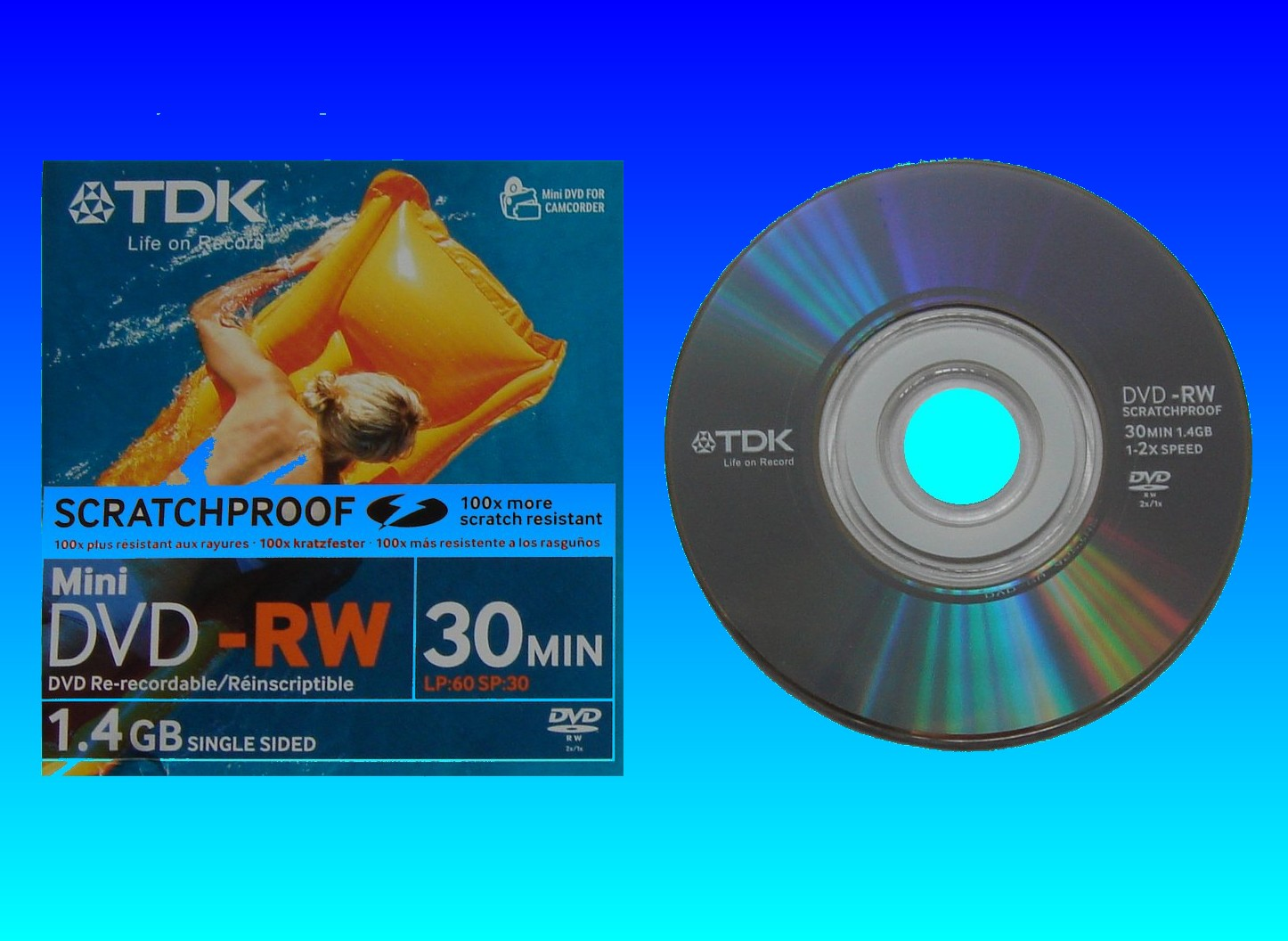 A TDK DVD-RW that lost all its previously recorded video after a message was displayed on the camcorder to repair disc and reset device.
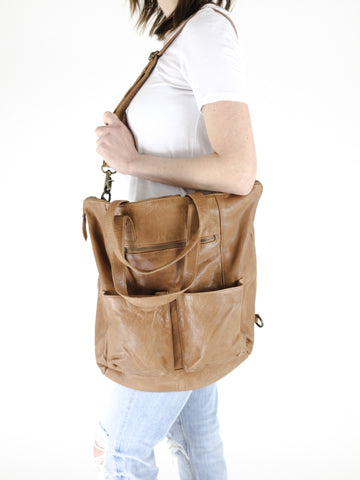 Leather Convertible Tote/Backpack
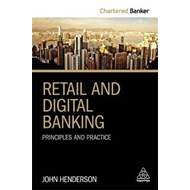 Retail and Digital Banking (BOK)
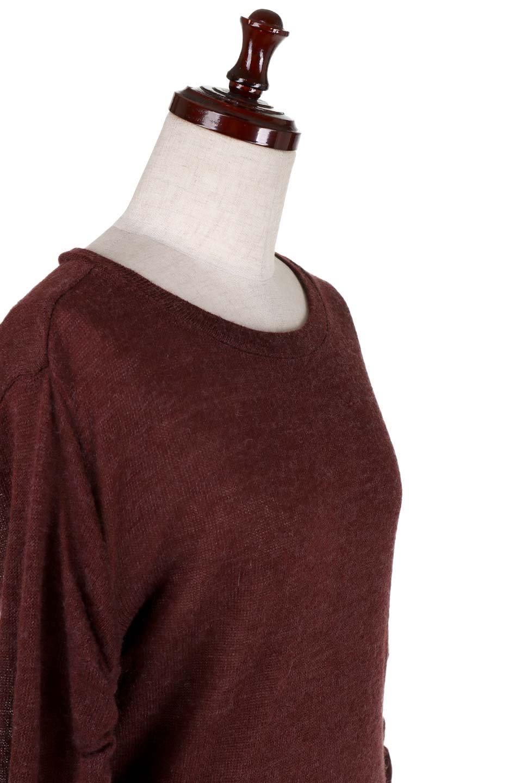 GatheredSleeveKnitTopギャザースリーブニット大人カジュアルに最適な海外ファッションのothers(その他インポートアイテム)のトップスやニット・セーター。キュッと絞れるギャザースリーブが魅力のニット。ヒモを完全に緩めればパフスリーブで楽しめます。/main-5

__________

What the answer must hold: all the data above, given again exactly, without pictures.

 A TDK DVD-RW that lost all its previously recorded video after a message was displayed on the camcorder to repair disc and reset device.
 Leather Convertible Tote/Backpack
 Retail and Digital Banking (BOK)
 GatheredSleeveKnitTopギャザースリーブニット大人カジュアルに最適な海外ファッションのothers(その他インポートアイテム)のトップスやニット・セーター。キュッと絞れるギャザースリーブが魅力のニット。ヒモを完全に緩めればパフスリーブで楽しめます。/main-5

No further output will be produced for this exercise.